### [Given exercise]
Can you reproduce everything from the start of the records down through the line containing "7.43 metres", without including the pictures?

### [Stored data]
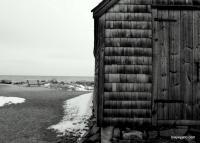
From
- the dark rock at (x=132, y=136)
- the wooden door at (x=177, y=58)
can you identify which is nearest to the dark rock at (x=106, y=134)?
the dark rock at (x=132, y=136)

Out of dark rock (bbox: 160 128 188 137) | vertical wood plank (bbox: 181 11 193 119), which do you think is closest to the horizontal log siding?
dark rock (bbox: 160 128 188 137)

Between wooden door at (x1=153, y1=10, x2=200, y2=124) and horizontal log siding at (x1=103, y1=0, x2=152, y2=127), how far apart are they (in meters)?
0.35

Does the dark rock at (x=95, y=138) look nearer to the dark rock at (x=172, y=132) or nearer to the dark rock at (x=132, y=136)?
the dark rock at (x=132, y=136)

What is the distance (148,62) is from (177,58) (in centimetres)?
99

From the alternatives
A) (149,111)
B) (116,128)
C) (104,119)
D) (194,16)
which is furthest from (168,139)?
(194,16)

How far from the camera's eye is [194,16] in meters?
7.55

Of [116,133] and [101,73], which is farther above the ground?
[101,73]

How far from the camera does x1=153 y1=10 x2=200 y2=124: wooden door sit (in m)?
7.52

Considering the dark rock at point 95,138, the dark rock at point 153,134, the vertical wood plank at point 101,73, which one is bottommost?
the dark rock at point 95,138

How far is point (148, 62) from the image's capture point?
24.5ft

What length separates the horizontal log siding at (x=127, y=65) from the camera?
7.43 metres

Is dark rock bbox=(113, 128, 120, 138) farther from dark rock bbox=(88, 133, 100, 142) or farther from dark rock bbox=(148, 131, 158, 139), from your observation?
dark rock bbox=(148, 131, 158, 139)

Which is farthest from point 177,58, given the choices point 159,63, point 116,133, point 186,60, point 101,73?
point 116,133

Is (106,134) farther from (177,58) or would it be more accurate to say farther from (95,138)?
(177,58)
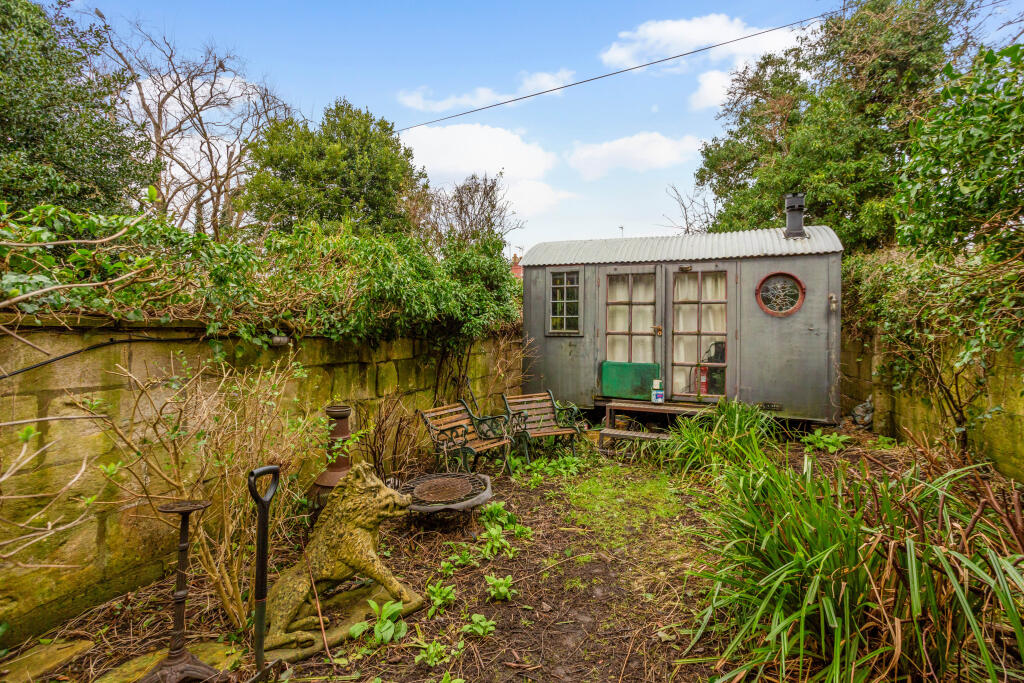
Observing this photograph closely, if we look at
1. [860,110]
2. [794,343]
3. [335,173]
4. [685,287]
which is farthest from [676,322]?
[335,173]

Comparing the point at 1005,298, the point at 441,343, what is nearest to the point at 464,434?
the point at 441,343

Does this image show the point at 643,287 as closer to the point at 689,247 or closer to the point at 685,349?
the point at 689,247

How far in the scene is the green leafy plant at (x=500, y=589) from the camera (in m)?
2.52

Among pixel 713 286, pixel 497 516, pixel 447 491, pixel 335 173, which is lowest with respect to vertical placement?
pixel 497 516

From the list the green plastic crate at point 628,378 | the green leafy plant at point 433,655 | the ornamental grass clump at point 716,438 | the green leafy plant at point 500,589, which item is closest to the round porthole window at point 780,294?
the ornamental grass clump at point 716,438

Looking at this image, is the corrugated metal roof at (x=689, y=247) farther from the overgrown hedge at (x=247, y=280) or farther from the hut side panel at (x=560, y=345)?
the overgrown hedge at (x=247, y=280)

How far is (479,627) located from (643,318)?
464 centimetres

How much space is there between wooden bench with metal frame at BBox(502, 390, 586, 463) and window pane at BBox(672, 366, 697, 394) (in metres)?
1.38

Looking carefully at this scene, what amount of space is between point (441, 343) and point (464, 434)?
1.09 m

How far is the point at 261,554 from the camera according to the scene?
1.71 metres

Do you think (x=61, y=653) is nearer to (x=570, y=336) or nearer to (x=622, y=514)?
(x=622, y=514)

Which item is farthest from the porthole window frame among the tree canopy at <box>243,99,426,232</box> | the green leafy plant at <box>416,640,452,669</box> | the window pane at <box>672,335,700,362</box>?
the tree canopy at <box>243,99,426,232</box>

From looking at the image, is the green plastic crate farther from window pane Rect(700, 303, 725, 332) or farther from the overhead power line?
the overhead power line

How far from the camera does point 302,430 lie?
251 cm
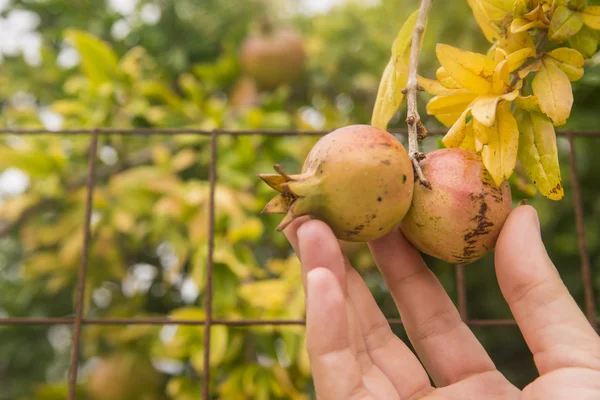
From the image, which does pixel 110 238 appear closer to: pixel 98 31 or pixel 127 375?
pixel 127 375

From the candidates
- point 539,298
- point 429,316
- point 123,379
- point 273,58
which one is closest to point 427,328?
point 429,316

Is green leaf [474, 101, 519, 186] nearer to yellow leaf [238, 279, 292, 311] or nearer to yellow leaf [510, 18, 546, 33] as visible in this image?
yellow leaf [510, 18, 546, 33]

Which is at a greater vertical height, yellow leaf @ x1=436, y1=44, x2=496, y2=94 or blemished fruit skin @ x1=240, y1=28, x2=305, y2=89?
yellow leaf @ x1=436, y1=44, x2=496, y2=94

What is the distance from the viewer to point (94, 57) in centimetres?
111

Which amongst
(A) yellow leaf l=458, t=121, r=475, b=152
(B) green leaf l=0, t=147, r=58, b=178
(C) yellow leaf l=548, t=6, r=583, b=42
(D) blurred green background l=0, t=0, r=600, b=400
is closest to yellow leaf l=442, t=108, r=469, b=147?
(A) yellow leaf l=458, t=121, r=475, b=152

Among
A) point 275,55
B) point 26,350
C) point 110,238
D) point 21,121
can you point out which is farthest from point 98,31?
point 26,350

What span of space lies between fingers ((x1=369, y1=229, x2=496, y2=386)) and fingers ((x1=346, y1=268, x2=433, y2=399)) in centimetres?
3

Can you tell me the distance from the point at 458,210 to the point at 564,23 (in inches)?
8.8

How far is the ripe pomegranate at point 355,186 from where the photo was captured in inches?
17.2

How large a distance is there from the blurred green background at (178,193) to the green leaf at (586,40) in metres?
0.33

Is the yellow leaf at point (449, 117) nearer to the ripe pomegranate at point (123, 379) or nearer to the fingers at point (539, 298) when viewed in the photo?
the fingers at point (539, 298)

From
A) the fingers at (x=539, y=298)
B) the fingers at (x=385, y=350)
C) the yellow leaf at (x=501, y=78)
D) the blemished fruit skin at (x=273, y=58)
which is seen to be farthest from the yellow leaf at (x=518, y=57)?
the blemished fruit skin at (x=273, y=58)

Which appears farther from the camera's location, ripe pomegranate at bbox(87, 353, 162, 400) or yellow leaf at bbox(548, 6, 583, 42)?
ripe pomegranate at bbox(87, 353, 162, 400)

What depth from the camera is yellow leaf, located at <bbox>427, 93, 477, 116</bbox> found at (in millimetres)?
522
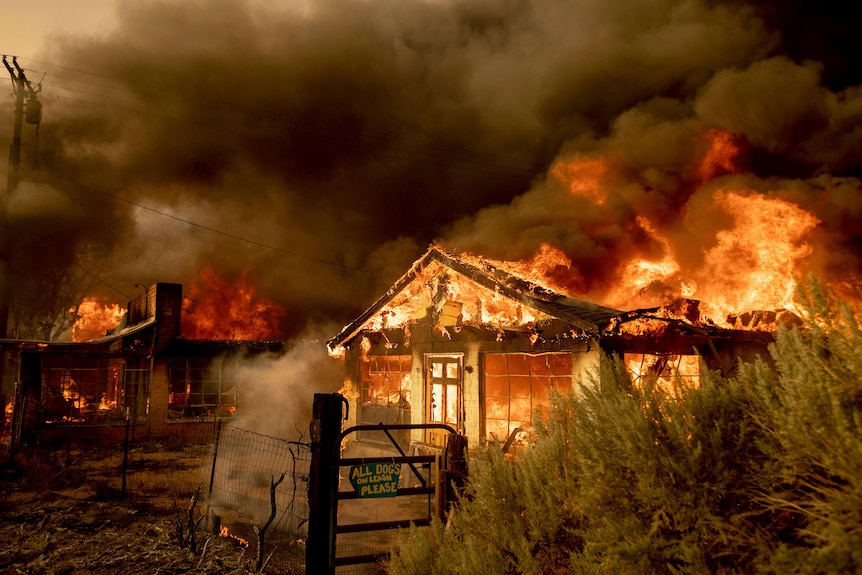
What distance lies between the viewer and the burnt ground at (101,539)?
6.64 m

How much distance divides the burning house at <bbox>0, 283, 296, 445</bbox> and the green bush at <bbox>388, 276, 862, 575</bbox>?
739 inches

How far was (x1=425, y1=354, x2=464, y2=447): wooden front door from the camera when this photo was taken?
13.1m

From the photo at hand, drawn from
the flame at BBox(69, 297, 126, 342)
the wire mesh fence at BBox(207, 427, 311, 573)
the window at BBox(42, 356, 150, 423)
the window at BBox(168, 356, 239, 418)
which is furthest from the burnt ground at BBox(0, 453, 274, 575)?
the flame at BBox(69, 297, 126, 342)

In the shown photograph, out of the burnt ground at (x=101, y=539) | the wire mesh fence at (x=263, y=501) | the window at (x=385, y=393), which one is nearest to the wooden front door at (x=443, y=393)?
the window at (x=385, y=393)

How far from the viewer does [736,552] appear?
2.71 m

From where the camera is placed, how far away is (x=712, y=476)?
2.99 meters

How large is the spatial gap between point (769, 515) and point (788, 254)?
20.4 metres

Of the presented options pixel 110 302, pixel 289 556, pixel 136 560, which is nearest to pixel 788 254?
pixel 289 556

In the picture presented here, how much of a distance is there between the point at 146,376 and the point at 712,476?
21621mm

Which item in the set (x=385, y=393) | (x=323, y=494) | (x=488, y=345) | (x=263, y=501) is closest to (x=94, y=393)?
(x=385, y=393)

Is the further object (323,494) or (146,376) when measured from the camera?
(146,376)

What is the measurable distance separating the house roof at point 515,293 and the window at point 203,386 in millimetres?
9388

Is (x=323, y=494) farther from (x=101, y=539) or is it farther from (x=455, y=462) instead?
(x=101, y=539)

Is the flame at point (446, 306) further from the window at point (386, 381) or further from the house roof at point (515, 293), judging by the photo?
the window at point (386, 381)
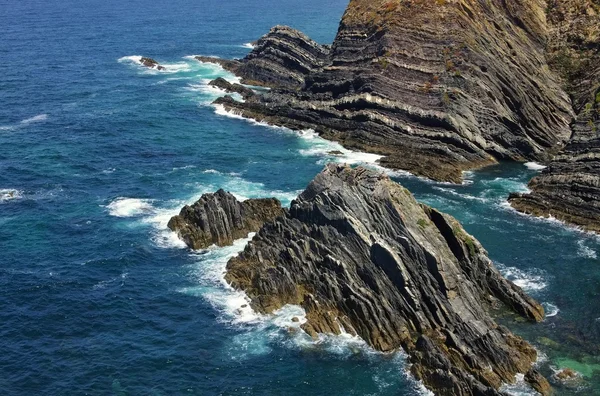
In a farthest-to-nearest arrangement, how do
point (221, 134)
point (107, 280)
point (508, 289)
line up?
point (221, 134) → point (107, 280) → point (508, 289)

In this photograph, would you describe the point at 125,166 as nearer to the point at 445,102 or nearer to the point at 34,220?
the point at 34,220

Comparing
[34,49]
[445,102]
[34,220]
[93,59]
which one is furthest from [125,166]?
[34,49]

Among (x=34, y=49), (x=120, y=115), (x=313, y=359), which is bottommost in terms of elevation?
(x=313, y=359)

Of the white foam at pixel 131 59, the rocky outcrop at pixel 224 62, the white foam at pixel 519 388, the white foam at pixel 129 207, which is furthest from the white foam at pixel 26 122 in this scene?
the white foam at pixel 519 388

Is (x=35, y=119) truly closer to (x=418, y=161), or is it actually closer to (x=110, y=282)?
(x=110, y=282)

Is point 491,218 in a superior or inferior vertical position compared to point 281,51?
inferior

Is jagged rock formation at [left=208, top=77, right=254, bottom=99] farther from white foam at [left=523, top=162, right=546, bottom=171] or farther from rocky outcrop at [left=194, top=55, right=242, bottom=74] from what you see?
white foam at [left=523, top=162, right=546, bottom=171]

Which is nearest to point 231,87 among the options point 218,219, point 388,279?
point 218,219

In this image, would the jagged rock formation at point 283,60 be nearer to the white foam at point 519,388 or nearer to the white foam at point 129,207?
the white foam at point 129,207
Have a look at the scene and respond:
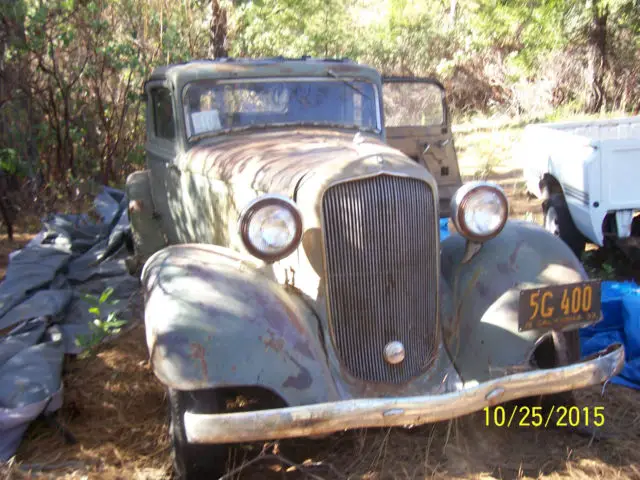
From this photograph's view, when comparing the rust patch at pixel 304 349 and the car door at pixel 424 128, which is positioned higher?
the car door at pixel 424 128

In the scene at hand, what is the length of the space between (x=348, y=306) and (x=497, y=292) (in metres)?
0.77

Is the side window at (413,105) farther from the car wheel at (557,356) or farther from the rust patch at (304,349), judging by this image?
the rust patch at (304,349)

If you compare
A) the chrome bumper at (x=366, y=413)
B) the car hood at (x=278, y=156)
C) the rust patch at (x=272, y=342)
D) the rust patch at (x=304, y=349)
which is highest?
the car hood at (x=278, y=156)

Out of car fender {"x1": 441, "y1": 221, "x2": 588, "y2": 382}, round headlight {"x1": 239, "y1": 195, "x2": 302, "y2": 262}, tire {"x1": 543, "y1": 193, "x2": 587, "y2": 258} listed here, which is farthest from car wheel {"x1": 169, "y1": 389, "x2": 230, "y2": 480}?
tire {"x1": 543, "y1": 193, "x2": 587, "y2": 258}

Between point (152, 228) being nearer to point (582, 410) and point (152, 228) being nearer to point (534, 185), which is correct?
point (582, 410)

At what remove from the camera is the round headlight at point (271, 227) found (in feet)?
9.84

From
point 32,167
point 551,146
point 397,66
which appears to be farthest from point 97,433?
point 397,66

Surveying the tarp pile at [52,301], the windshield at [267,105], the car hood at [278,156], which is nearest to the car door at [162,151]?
the windshield at [267,105]

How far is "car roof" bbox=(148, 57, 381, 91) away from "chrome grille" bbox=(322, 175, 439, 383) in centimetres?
169

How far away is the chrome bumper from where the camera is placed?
101 inches

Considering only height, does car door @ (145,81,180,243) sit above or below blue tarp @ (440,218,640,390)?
above

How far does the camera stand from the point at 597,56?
1373cm

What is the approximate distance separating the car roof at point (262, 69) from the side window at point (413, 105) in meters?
1.18
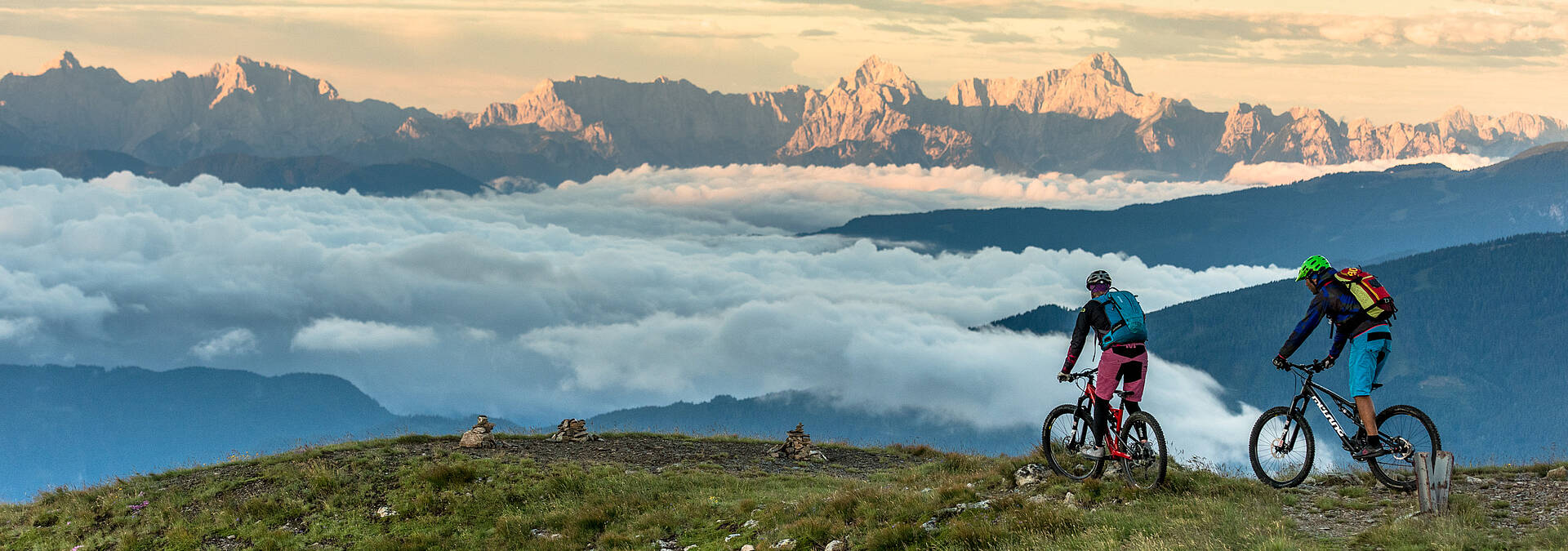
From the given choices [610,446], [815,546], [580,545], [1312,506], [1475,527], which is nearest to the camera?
[1475,527]

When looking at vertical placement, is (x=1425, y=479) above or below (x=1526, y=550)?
above

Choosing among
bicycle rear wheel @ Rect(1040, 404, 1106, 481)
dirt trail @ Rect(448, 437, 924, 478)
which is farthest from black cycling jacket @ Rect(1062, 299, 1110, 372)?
dirt trail @ Rect(448, 437, 924, 478)

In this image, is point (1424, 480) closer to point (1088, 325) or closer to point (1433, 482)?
point (1433, 482)

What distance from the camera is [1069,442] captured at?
51.4 feet

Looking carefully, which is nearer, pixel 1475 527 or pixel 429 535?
pixel 1475 527

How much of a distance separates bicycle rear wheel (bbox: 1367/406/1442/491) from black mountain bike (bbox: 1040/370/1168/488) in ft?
10.1

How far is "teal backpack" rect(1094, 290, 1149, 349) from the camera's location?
1421cm

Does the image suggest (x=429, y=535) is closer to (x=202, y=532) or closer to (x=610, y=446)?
(x=202, y=532)

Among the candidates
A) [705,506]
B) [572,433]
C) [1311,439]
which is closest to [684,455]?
→ [572,433]

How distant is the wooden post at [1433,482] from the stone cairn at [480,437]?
21.0 metres

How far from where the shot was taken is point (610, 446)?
28375mm

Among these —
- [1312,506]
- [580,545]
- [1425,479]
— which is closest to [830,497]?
[580,545]

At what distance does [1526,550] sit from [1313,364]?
3.67m

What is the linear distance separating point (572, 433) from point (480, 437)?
11.2 ft
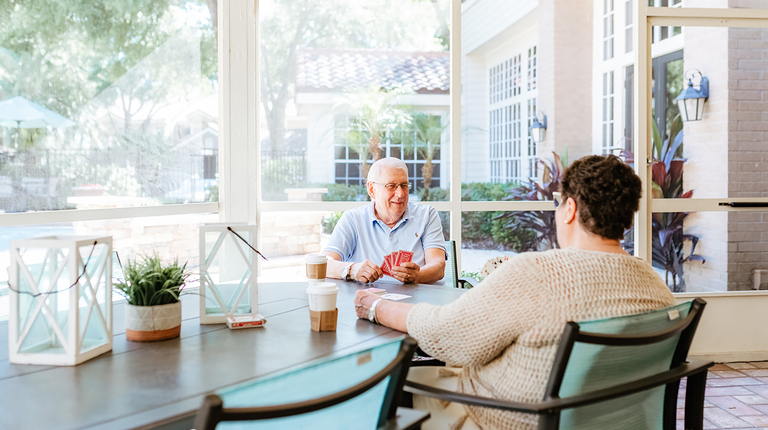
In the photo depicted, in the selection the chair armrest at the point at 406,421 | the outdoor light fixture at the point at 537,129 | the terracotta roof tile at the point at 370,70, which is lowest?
the chair armrest at the point at 406,421

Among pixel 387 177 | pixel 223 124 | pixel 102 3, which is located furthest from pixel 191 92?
pixel 387 177

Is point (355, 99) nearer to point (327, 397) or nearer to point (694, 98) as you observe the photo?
point (694, 98)

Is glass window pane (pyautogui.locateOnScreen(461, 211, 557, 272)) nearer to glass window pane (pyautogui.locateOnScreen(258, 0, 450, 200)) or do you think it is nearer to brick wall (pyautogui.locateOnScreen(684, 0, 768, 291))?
glass window pane (pyautogui.locateOnScreen(258, 0, 450, 200))

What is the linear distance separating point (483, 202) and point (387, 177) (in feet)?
4.65

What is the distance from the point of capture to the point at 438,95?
446cm

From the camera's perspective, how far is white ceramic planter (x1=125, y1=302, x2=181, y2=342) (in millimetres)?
1714

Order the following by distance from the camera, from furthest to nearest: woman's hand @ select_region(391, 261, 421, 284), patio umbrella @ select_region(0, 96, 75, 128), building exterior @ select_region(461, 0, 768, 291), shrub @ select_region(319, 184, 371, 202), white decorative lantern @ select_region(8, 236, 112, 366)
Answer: building exterior @ select_region(461, 0, 768, 291) < shrub @ select_region(319, 184, 371, 202) < patio umbrella @ select_region(0, 96, 75, 128) < woman's hand @ select_region(391, 261, 421, 284) < white decorative lantern @ select_region(8, 236, 112, 366)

### [Output]
From
- the dark rock at (x=132, y=136)
- the wooden door at (x=177, y=58)
can you identify which is nearest to the dark rock at (x=106, y=134)?
the dark rock at (x=132, y=136)

Out of dark rock (bbox: 160 128 188 137) | vertical wood plank (bbox: 181 11 193 119), which do you think is closest to the horizontal log siding?
dark rock (bbox: 160 128 188 137)

Between wooden door at (x1=153, y1=10, x2=200, y2=124) and horizontal log siding at (x1=103, y1=0, x2=152, y2=127), how far apart are they (in meters)?
0.35

Does the dark rock at (x=95, y=138) look nearer to the dark rock at (x=172, y=132) or nearer to the dark rock at (x=132, y=136)?
the dark rock at (x=132, y=136)

What is the distance (148,62) is from (177,58) (in centimetres)?
99

From the alternatives
A) (149,111)
B) (116,128)
C) (104,119)
D) (194,16)
which is furthest from (168,139)?
(194,16)

How far from the camera's eye is [194,16] in meters?
7.55

Of [116,133] and [101,73], which is farther above the ground?
[101,73]

How far from the camera does x1=153 y1=10 x2=200 y2=124: wooden door sit (in m)?
7.52

Considering the dark rock at point 95,138, the dark rock at point 153,134, the vertical wood plank at point 101,73, which one is bottommost?
the dark rock at point 95,138

How far is point (148, 62) from the image's capture point?
24.5ft

What length separates the horizontal log siding at (x=127, y=65) from the camera?
7.43 metres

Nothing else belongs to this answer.